Matrix Math

On and off for about a year now, we’ve been working on a paper that tries to understand how changes to the US industrial structure have affected racial segregation between US workplaces. We think that decompositions of Theil’s information statistic at the industry level, similar to what I talked about in the last post, give us a window into these changes. Details to follow in the paper we’re writing.

We’ve had a problem, though. I wrote all of our original code for calculating Theil’s \( H \) in Stata. I did this because I know Stata quite well, but it is terrible at handling recursion. This for example is the code I wrote for calculating a three-level decomposition. And it’s just the code, with all comments and data-wrangling removed:

foreach race of global races {
	forvalues o = 1/9 {
		generate phi_aj\`o'_`race' = cond(w_aj`o' == 0, 0, `race'`o'/w_aj`o')

-- Provided data --

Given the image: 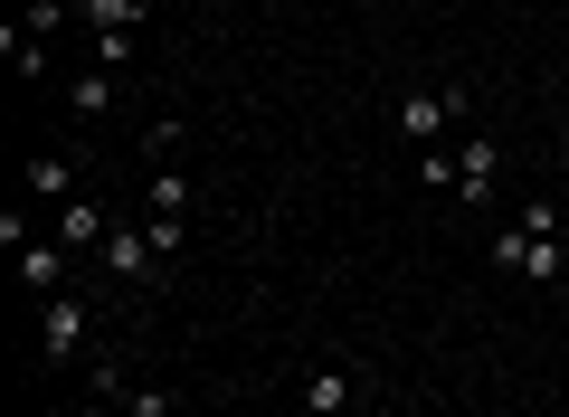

-- Work to complete --
1. From the Matrix Math post, can you extract the part that opens with the words containing "On and off for" and closes with "paper we’re writing."?
2. Answer these questions about the Matrix Math post:
(a) How long has the team been working on the paper?
(b) In which program was the original code for calculating Theil's H written?
(c) What does the post say that program is terrible at handling?
3. Could you carry on the Matrix Math post from the point where it stops?
The listing has no role in any of this.

-- Response list --
1.
On and off for about a year now, we’ve been working on a paper that tries to understand how changes to the US industrial structure have affected racial segregation between US workplaces. We think that decompositions of Theil’s information statistic at the industry level, similar to what I talked about in the last post, give us a window into these changes. Details to follow in the paper we’re writing.

2.
(a) On and off for about a year.
(b) Stata.
(c) Recursion.

3.
		generate E_aj`o'_`race' = cond(phi_aj`o'_`race' == 0, 0, ///
			phi_aj`o'_`race' * (ln(1/phi_aj`o'_`race')/ln(2)), 0)
	}
}
foreach race of global races {
	generate phi_aj_`race' = (`race'/w_aj)
	generate E_aj_`race' = cond(phi_aj_`race' == 0, 0, ///
		phi_aj_`race' * (ln(1/phi_aj_`race')/ln(2)), 0)
}
bysort year $area: egen w_a = total(w_aj)
foreach race of global races {
	by year $area: egen w_a_`race' = total(`race')
	generate phi_a_`race' = w_a_`race'/w_a
	generate E_a_`race' = cond(phi_a_`race' == 0, 0, ///
		phi_a_`race' * (ln(1/phi_a_`race')/ln(2)), 0)
}
egen a_tag = tag(year $area )
by year: egen w = total(w_a) if a_tag
by year $area: replace w = sum(w)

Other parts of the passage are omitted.